What needs to be done:
Continue the passage on the electrochemical surface treatment of copper foil, starting right after its last sentence.

## begin Reading passage

The present invention relates to a roll unit to be used in an apparatus that continuously performs electrochemical surface treatments, such as roughening treatment, rust prevention treatment and surface oxidation treatment (blackening treatment), on a surface of a rolled copper foil or an electrolytic copper foil; and in particular relates to a roll unit that can be used under a corrosion environment that generates corrosive mist.
In recent years, copper foil is being widely used in the manufacture of electronic components, wiring substrates and the like.
Generally speaking, an electrolytic copper foil is continuously manufactured by: using a rotating metal cathode drum and an insoluble metal anode (positive electrode) placed to surround roughly the lower half part of the cathode drum; electrodepositing copper on the cathode drum by flowing copper electrolyte between the cathode drum and the anode and applying a potential therebetween; and, when achieving a prescribed thickness, peeling the electrodeposited copper from the cathode drum.
In addition, the rolled copper foil is manufactured by repeatedly subjecting a melted and cast ingot to rolling and annealing multiple times.
As described above, the electrolytic copper foil and the rolled copper foil are continuously manufactured by being winded around a coil, and the obtained copper foils are used in a printed wiring board and the like after subsequently being subject to several chemical or electrochemical surface treatments.
Generally speaking, the electrochemical surface treatment of a copper foils is continuously performed by using an apparatus as shown in FIG. 1. FIG. 1 shows a lateral schematic diagram of a continuous surface treatment apparatus of a copper foil.

## end Reading passage
## begin Data lines

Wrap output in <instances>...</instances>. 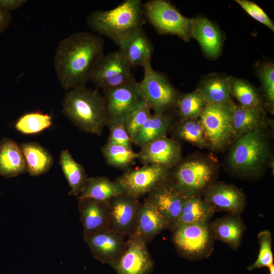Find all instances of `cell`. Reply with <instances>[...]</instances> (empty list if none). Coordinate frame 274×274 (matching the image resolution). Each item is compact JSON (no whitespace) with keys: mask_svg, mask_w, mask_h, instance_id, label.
Masks as SVG:
<instances>
[{"mask_svg":"<svg viewBox=\"0 0 274 274\" xmlns=\"http://www.w3.org/2000/svg\"><path fill=\"white\" fill-rule=\"evenodd\" d=\"M104 51L102 37L90 32H76L61 40L55 52L54 67L62 87L70 90L85 87Z\"/></svg>","mask_w":274,"mask_h":274,"instance_id":"cell-1","label":"cell"},{"mask_svg":"<svg viewBox=\"0 0 274 274\" xmlns=\"http://www.w3.org/2000/svg\"><path fill=\"white\" fill-rule=\"evenodd\" d=\"M141 0H125L109 10H95L86 18L89 27L97 35L104 36L119 47L146 23Z\"/></svg>","mask_w":274,"mask_h":274,"instance_id":"cell-2","label":"cell"},{"mask_svg":"<svg viewBox=\"0 0 274 274\" xmlns=\"http://www.w3.org/2000/svg\"><path fill=\"white\" fill-rule=\"evenodd\" d=\"M62 113L83 131L100 135L107 126L104 96L85 86L68 90L62 102Z\"/></svg>","mask_w":274,"mask_h":274,"instance_id":"cell-3","label":"cell"},{"mask_svg":"<svg viewBox=\"0 0 274 274\" xmlns=\"http://www.w3.org/2000/svg\"><path fill=\"white\" fill-rule=\"evenodd\" d=\"M270 150L265 127L258 128L234 141L227 156V165L239 175H256L268 164Z\"/></svg>","mask_w":274,"mask_h":274,"instance_id":"cell-4","label":"cell"},{"mask_svg":"<svg viewBox=\"0 0 274 274\" xmlns=\"http://www.w3.org/2000/svg\"><path fill=\"white\" fill-rule=\"evenodd\" d=\"M210 157H193L180 162L170 169L168 178L184 197L198 195L207 187L217 169Z\"/></svg>","mask_w":274,"mask_h":274,"instance_id":"cell-5","label":"cell"},{"mask_svg":"<svg viewBox=\"0 0 274 274\" xmlns=\"http://www.w3.org/2000/svg\"><path fill=\"white\" fill-rule=\"evenodd\" d=\"M234 106L232 100L207 104L199 118L211 149L220 150L235 141L232 129Z\"/></svg>","mask_w":274,"mask_h":274,"instance_id":"cell-6","label":"cell"},{"mask_svg":"<svg viewBox=\"0 0 274 274\" xmlns=\"http://www.w3.org/2000/svg\"><path fill=\"white\" fill-rule=\"evenodd\" d=\"M145 18L161 35H176L185 41L192 38L193 18L183 15L170 2L150 0L143 4Z\"/></svg>","mask_w":274,"mask_h":274,"instance_id":"cell-7","label":"cell"},{"mask_svg":"<svg viewBox=\"0 0 274 274\" xmlns=\"http://www.w3.org/2000/svg\"><path fill=\"white\" fill-rule=\"evenodd\" d=\"M151 61L143 66L144 76L138 85L144 100L154 113H166L175 107L179 94L162 73L154 70Z\"/></svg>","mask_w":274,"mask_h":274,"instance_id":"cell-8","label":"cell"},{"mask_svg":"<svg viewBox=\"0 0 274 274\" xmlns=\"http://www.w3.org/2000/svg\"><path fill=\"white\" fill-rule=\"evenodd\" d=\"M131 68L118 50L101 56L94 67L90 80L105 91L135 79Z\"/></svg>","mask_w":274,"mask_h":274,"instance_id":"cell-9","label":"cell"},{"mask_svg":"<svg viewBox=\"0 0 274 274\" xmlns=\"http://www.w3.org/2000/svg\"><path fill=\"white\" fill-rule=\"evenodd\" d=\"M104 93L107 126L124 124L130 113L144 100L135 79Z\"/></svg>","mask_w":274,"mask_h":274,"instance_id":"cell-10","label":"cell"},{"mask_svg":"<svg viewBox=\"0 0 274 274\" xmlns=\"http://www.w3.org/2000/svg\"><path fill=\"white\" fill-rule=\"evenodd\" d=\"M170 169L156 164H144L136 169H127L116 180L121 185L125 194L139 199L166 180Z\"/></svg>","mask_w":274,"mask_h":274,"instance_id":"cell-11","label":"cell"},{"mask_svg":"<svg viewBox=\"0 0 274 274\" xmlns=\"http://www.w3.org/2000/svg\"><path fill=\"white\" fill-rule=\"evenodd\" d=\"M147 243L135 234L129 235L124 252L112 265L117 274H149L153 270Z\"/></svg>","mask_w":274,"mask_h":274,"instance_id":"cell-12","label":"cell"},{"mask_svg":"<svg viewBox=\"0 0 274 274\" xmlns=\"http://www.w3.org/2000/svg\"><path fill=\"white\" fill-rule=\"evenodd\" d=\"M83 236L94 258L111 266L121 256L126 246L124 235L111 227Z\"/></svg>","mask_w":274,"mask_h":274,"instance_id":"cell-13","label":"cell"},{"mask_svg":"<svg viewBox=\"0 0 274 274\" xmlns=\"http://www.w3.org/2000/svg\"><path fill=\"white\" fill-rule=\"evenodd\" d=\"M107 202L110 227L124 236L133 234L141 205L138 199L124 193L112 197Z\"/></svg>","mask_w":274,"mask_h":274,"instance_id":"cell-14","label":"cell"},{"mask_svg":"<svg viewBox=\"0 0 274 274\" xmlns=\"http://www.w3.org/2000/svg\"><path fill=\"white\" fill-rule=\"evenodd\" d=\"M141 148L137 159L143 165L156 164L172 169L182 160L181 146L175 138L162 136Z\"/></svg>","mask_w":274,"mask_h":274,"instance_id":"cell-15","label":"cell"},{"mask_svg":"<svg viewBox=\"0 0 274 274\" xmlns=\"http://www.w3.org/2000/svg\"><path fill=\"white\" fill-rule=\"evenodd\" d=\"M174 243L184 254H203L210 244L211 236L207 222L182 224L174 228Z\"/></svg>","mask_w":274,"mask_h":274,"instance_id":"cell-16","label":"cell"},{"mask_svg":"<svg viewBox=\"0 0 274 274\" xmlns=\"http://www.w3.org/2000/svg\"><path fill=\"white\" fill-rule=\"evenodd\" d=\"M147 199L157 209L172 226L179 217L184 196L168 178L147 194Z\"/></svg>","mask_w":274,"mask_h":274,"instance_id":"cell-17","label":"cell"},{"mask_svg":"<svg viewBox=\"0 0 274 274\" xmlns=\"http://www.w3.org/2000/svg\"><path fill=\"white\" fill-rule=\"evenodd\" d=\"M78 200L80 220L83 227V235L110 227L107 202L90 198Z\"/></svg>","mask_w":274,"mask_h":274,"instance_id":"cell-18","label":"cell"},{"mask_svg":"<svg viewBox=\"0 0 274 274\" xmlns=\"http://www.w3.org/2000/svg\"><path fill=\"white\" fill-rule=\"evenodd\" d=\"M204 200L214 208L239 213L243 209L245 198L243 192L236 187L223 183L214 184L208 187Z\"/></svg>","mask_w":274,"mask_h":274,"instance_id":"cell-19","label":"cell"},{"mask_svg":"<svg viewBox=\"0 0 274 274\" xmlns=\"http://www.w3.org/2000/svg\"><path fill=\"white\" fill-rule=\"evenodd\" d=\"M120 52L131 68L143 66L151 61L153 46L142 28L131 34L119 46Z\"/></svg>","mask_w":274,"mask_h":274,"instance_id":"cell-20","label":"cell"},{"mask_svg":"<svg viewBox=\"0 0 274 274\" xmlns=\"http://www.w3.org/2000/svg\"><path fill=\"white\" fill-rule=\"evenodd\" d=\"M168 226L166 219L154 205L146 198L139 208L133 234L141 236L148 243Z\"/></svg>","mask_w":274,"mask_h":274,"instance_id":"cell-21","label":"cell"},{"mask_svg":"<svg viewBox=\"0 0 274 274\" xmlns=\"http://www.w3.org/2000/svg\"><path fill=\"white\" fill-rule=\"evenodd\" d=\"M192 38L198 41L207 55L215 57L219 54L222 47V35L218 27L208 18H193Z\"/></svg>","mask_w":274,"mask_h":274,"instance_id":"cell-22","label":"cell"},{"mask_svg":"<svg viewBox=\"0 0 274 274\" xmlns=\"http://www.w3.org/2000/svg\"><path fill=\"white\" fill-rule=\"evenodd\" d=\"M27 172L25 160L17 143L9 138L0 141V175L15 177Z\"/></svg>","mask_w":274,"mask_h":274,"instance_id":"cell-23","label":"cell"},{"mask_svg":"<svg viewBox=\"0 0 274 274\" xmlns=\"http://www.w3.org/2000/svg\"><path fill=\"white\" fill-rule=\"evenodd\" d=\"M124 193L123 188L116 180L112 181L105 176H97L87 178L78 198L107 202L112 197Z\"/></svg>","mask_w":274,"mask_h":274,"instance_id":"cell-24","label":"cell"},{"mask_svg":"<svg viewBox=\"0 0 274 274\" xmlns=\"http://www.w3.org/2000/svg\"><path fill=\"white\" fill-rule=\"evenodd\" d=\"M172 118L164 113L151 114L138 134L132 140L141 148L162 136H166L172 128Z\"/></svg>","mask_w":274,"mask_h":274,"instance_id":"cell-25","label":"cell"},{"mask_svg":"<svg viewBox=\"0 0 274 274\" xmlns=\"http://www.w3.org/2000/svg\"><path fill=\"white\" fill-rule=\"evenodd\" d=\"M20 146L25 160L27 172L30 176L36 177L44 174L52 166V155L39 143H23Z\"/></svg>","mask_w":274,"mask_h":274,"instance_id":"cell-26","label":"cell"},{"mask_svg":"<svg viewBox=\"0 0 274 274\" xmlns=\"http://www.w3.org/2000/svg\"><path fill=\"white\" fill-rule=\"evenodd\" d=\"M265 120L262 109L246 108L235 104L232 122L235 140L256 129L265 127Z\"/></svg>","mask_w":274,"mask_h":274,"instance_id":"cell-27","label":"cell"},{"mask_svg":"<svg viewBox=\"0 0 274 274\" xmlns=\"http://www.w3.org/2000/svg\"><path fill=\"white\" fill-rule=\"evenodd\" d=\"M231 77L214 75L204 80L197 90L207 104H220L231 100Z\"/></svg>","mask_w":274,"mask_h":274,"instance_id":"cell-28","label":"cell"},{"mask_svg":"<svg viewBox=\"0 0 274 274\" xmlns=\"http://www.w3.org/2000/svg\"><path fill=\"white\" fill-rule=\"evenodd\" d=\"M215 208L198 195L185 197L181 213L174 224V228L182 224L207 222Z\"/></svg>","mask_w":274,"mask_h":274,"instance_id":"cell-29","label":"cell"},{"mask_svg":"<svg viewBox=\"0 0 274 274\" xmlns=\"http://www.w3.org/2000/svg\"><path fill=\"white\" fill-rule=\"evenodd\" d=\"M59 164L70 187L69 195L79 196L88 178L84 168L67 149L61 151Z\"/></svg>","mask_w":274,"mask_h":274,"instance_id":"cell-30","label":"cell"},{"mask_svg":"<svg viewBox=\"0 0 274 274\" xmlns=\"http://www.w3.org/2000/svg\"><path fill=\"white\" fill-rule=\"evenodd\" d=\"M211 228L215 238L233 249L238 247L244 228L239 219L232 217L219 219L212 224Z\"/></svg>","mask_w":274,"mask_h":274,"instance_id":"cell-31","label":"cell"},{"mask_svg":"<svg viewBox=\"0 0 274 274\" xmlns=\"http://www.w3.org/2000/svg\"><path fill=\"white\" fill-rule=\"evenodd\" d=\"M173 128L174 135L177 139L187 142L201 149L210 148L199 118L180 119Z\"/></svg>","mask_w":274,"mask_h":274,"instance_id":"cell-32","label":"cell"},{"mask_svg":"<svg viewBox=\"0 0 274 274\" xmlns=\"http://www.w3.org/2000/svg\"><path fill=\"white\" fill-rule=\"evenodd\" d=\"M101 152L109 165L119 169L128 168L138 158V153L132 149L108 143L102 147Z\"/></svg>","mask_w":274,"mask_h":274,"instance_id":"cell-33","label":"cell"},{"mask_svg":"<svg viewBox=\"0 0 274 274\" xmlns=\"http://www.w3.org/2000/svg\"><path fill=\"white\" fill-rule=\"evenodd\" d=\"M206 105L201 94L196 89L191 92L179 95L175 107L180 119H198Z\"/></svg>","mask_w":274,"mask_h":274,"instance_id":"cell-34","label":"cell"},{"mask_svg":"<svg viewBox=\"0 0 274 274\" xmlns=\"http://www.w3.org/2000/svg\"><path fill=\"white\" fill-rule=\"evenodd\" d=\"M231 95L236 98L241 107L262 109V100L258 92L244 80L231 78Z\"/></svg>","mask_w":274,"mask_h":274,"instance_id":"cell-35","label":"cell"},{"mask_svg":"<svg viewBox=\"0 0 274 274\" xmlns=\"http://www.w3.org/2000/svg\"><path fill=\"white\" fill-rule=\"evenodd\" d=\"M52 117L40 112L26 113L15 123V128L24 134L40 133L52 125Z\"/></svg>","mask_w":274,"mask_h":274,"instance_id":"cell-36","label":"cell"},{"mask_svg":"<svg viewBox=\"0 0 274 274\" xmlns=\"http://www.w3.org/2000/svg\"><path fill=\"white\" fill-rule=\"evenodd\" d=\"M151 111L149 105L143 100L126 119L124 125L131 141L151 116Z\"/></svg>","mask_w":274,"mask_h":274,"instance_id":"cell-37","label":"cell"},{"mask_svg":"<svg viewBox=\"0 0 274 274\" xmlns=\"http://www.w3.org/2000/svg\"><path fill=\"white\" fill-rule=\"evenodd\" d=\"M260 250L256 260L248 267L253 270L263 267H269L273 264V257L271 250L272 237L269 230L261 231L258 235Z\"/></svg>","mask_w":274,"mask_h":274,"instance_id":"cell-38","label":"cell"},{"mask_svg":"<svg viewBox=\"0 0 274 274\" xmlns=\"http://www.w3.org/2000/svg\"><path fill=\"white\" fill-rule=\"evenodd\" d=\"M263 92L267 105L273 108L274 105V65L272 63L264 64L259 73Z\"/></svg>","mask_w":274,"mask_h":274,"instance_id":"cell-39","label":"cell"},{"mask_svg":"<svg viewBox=\"0 0 274 274\" xmlns=\"http://www.w3.org/2000/svg\"><path fill=\"white\" fill-rule=\"evenodd\" d=\"M237 3L251 17L274 31L273 22L265 12L255 3L247 0H236Z\"/></svg>","mask_w":274,"mask_h":274,"instance_id":"cell-40","label":"cell"},{"mask_svg":"<svg viewBox=\"0 0 274 274\" xmlns=\"http://www.w3.org/2000/svg\"><path fill=\"white\" fill-rule=\"evenodd\" d=\"M108 127L110 129V133L107 143L132 149L131 140L124 124H114Z\"/></svg>","mask_w":274,"mask_h":274,"instance_id":"cell-41","label":"cell"},{"mask_svg":"<svg viewBox=\"0 0 274 274\" xmlns=\"http://www.w3.org/2000/svg\"><path fill=\"white\" fill-rule=\"evenodd\" d=\"M26 2V0H0V8L10 12L18 9Z\"/></svg>","mask_w":274,"mask_h":274,"instance_id":"cell-42","label":"cell"},{"mask_svg":"<svg viewBox=\"0 0 274 274\" xmlns=\"http://www.w3.org/2000/svg\"><path fill=\"white\" fill-rule=\"evenodd\" d=\"M10 12L0 8V32L6 28L10 23Z\"/></svg>","mask_w":274,"mask_h":274,"instance_id":"cell-43","label":"cell"},{"mask_svg":"<svg viewBox=\"0 0 274 274\" xmlns=\"http://www.w3.org/2000/svg\"><path fill=\"white\" fill-rule=\"evenodd\" d=\"M269 274H274V265L273 264L271 265L268 267Z\"/></svg>","mask_w":274,"mask_h":274,"instance_id":"cell-44","label":"cell"}]
</instances>
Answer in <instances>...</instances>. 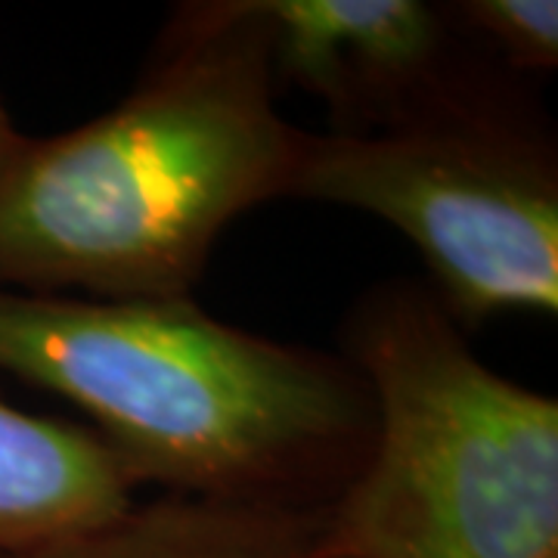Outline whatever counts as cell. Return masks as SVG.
<instances>
[{
    "label": "cell",
    "instance_id": "3",
    "mask_svg": "<svg viewBox=\"0 0 558 558\" xmlns=\"http://www.w3.org/2000/svg\"><path fill=\"white\" fill-rule=\"evenodd\" d=\"M341 357L369 385L376 432L329 499L339 558H558V400L499 376L432 289L373 286Z\"/></svg>",
    "mask_w": 558,
    "mask_h": 558
},
{
    "label": "cell",
    "instance_id": "5",
    "mask_svg": "<svg viewBox=\"0 0 558 558\" xmlns=\"http://www.w3.org/2000/svg\"><path fill=\"white\" fill-rule=\"evenodd\" d=\"M279 84L317 97L336 134H376L440 116L494 87L447 3L252 0Z\"/></svg>",
    "mask_w": 558,
    "mask_h": 558
},
{
    "label": "cell",
    "instance_id": "7",
    "mask_svg": "<svg viewBox=\"0 0 558 558\" xmlns=\"http://www.w3.org/2000/svg\"><path fill=\"white\" fill-rule=\"evenodd\" d=\"M319 509L159 494L7 558H339L323 543Z\"/></svg>",
    "mask_w": 558,
    "mask_h": 558
},
{
    "label": "cell",
    "instance_id": "4",
    "mask_svg": "<svg viewBox=\"0 0 558 558\" xmlns=\"http://www.w3.org/2000/svg\"><path fill=\"white\" fill-rule=\"evenodd\" d=\"M286 199L395 227L465 332L506 314H558L556 140L502 81L407 128L307 134Z\"/></svg>",
    "mask_w": 558,
    "mask_h": 558
},
{
    "label": "cell",
    "instance_id": "9",
    "mask_svg": "<svg viewBox=\"0 0 558 558\" xmlns=\"http://www.w3.org/2000/svg\"><path fill=\"white\" fill-rule=\"evenodd\" d=\"M25 134L16 131V124L10 119V109H7V102L0 97V174H3V168L10 165L13 159V153H16V146L22 143Z\"/></svg>",
    "mask_w": 558,
    "mask_h": 558
},
{
    "label": "cell",
    "instance_id": "6",
    "mask_svg": "<svg viewBox=\"0 0 558 558\" xmlns=\"http://www.w3.org/2000/svg\"><path fill=\"white\" fill-rule=\"evenodd\" d=\"M137 499L140 481L94 428L28 413L0 391V558L116 519Z\"/></svg>",
    "mask_w": 558,
    "mask_h": 558
},
{
    "label": "cell",
    "instance_id": "2",
    "mask_svg": "<svg viewBox=\"0 0 558 558\" xmlns=\"http://www.w3.org/2000/svg\"><path fill=\"white\" fill-rule=\"evenodd\" d=\"M0 373L60 395L161 494L319 509L376 432L348 360L264 339L193 299L0 286Z\"/></svg>",
    "mask_w": 558,
    "mask_h": 558
},
{
    "label": "cell",
    "instance_id": "8",
    "mask_svg": "<svg viewBox=\"0 0 558 558\" xmlns=\"http://www.w3.org/2000/svg\"><path fill=\"white\" fill-rule=\"evenodd\" d=\"M447 13L465 38L521 75L558 69L556 0H459Z\"/></svg>",
    "mask_w": 558,
    "mask_h": 558
},
{
    "label": "cell",
    "instance_id": "1",
    "mask_svg": "<svg viewBox=\"0 0 558 558\" xmlns=\"http://www.w3.org/2000/svg\"><path fill=\"white\" fill-rule=\"evenodd\" d=\"M307 134L279 116L252 0L180 3L124 100L22 137L0 174V286L193 299L223 230L289 196Z\"/></svg>",
    "mask_w": 558,
    "mask_h": 558
}]
</instances>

## end Data lines

The answer:
As shown in FIG. 1, a copper foil C winded around a coil (not shown) is continuously passed in front of opposed anodes B via several upper rolls D and a lower roll F arranged inside and outside an electrolytic tank A by being rewound, and subject to surface treatment. The surface-treated copper foil C is winded around the coil (not shown) once again. E is a guide roll. FIG. 2 shows an example of a squeeze roll unit that is attached to the continuous surface treatment apparatus. This unit comprises large-diameter rolls G corresponding to the upper rolls D of FIG. 1 and small-diameter squeeze rolls H arranged opposite thereto.
Incidentally, the squeeze roll may also be structured from stainless steel, or by using SUS304 for the shaft, steel for the cored bar of the body, and rubber lining for the outer periphery of the body.
The electrolytic tank is provided with an electrolytic solution for use in treatment such as a plating solution for roughening treatment and rust prevention treatment. The structure enables the circulation of the electrolytic solution that was replenished to or used for the initial make-up of electrolytic bath in the electrolytic tank. Current for surface treatment is flowed between the anode and the copper foil as the cathode via the electrolytic solution.
As the anode, although an insoluble anode such as a Pb plate or a noble metal oxide coated Ti plate is usually used, a soluble anode which itself melts and is electrodeposited on the copper foil may also be used. This may be changed as needed according to the conditions of the electrochemical treatment.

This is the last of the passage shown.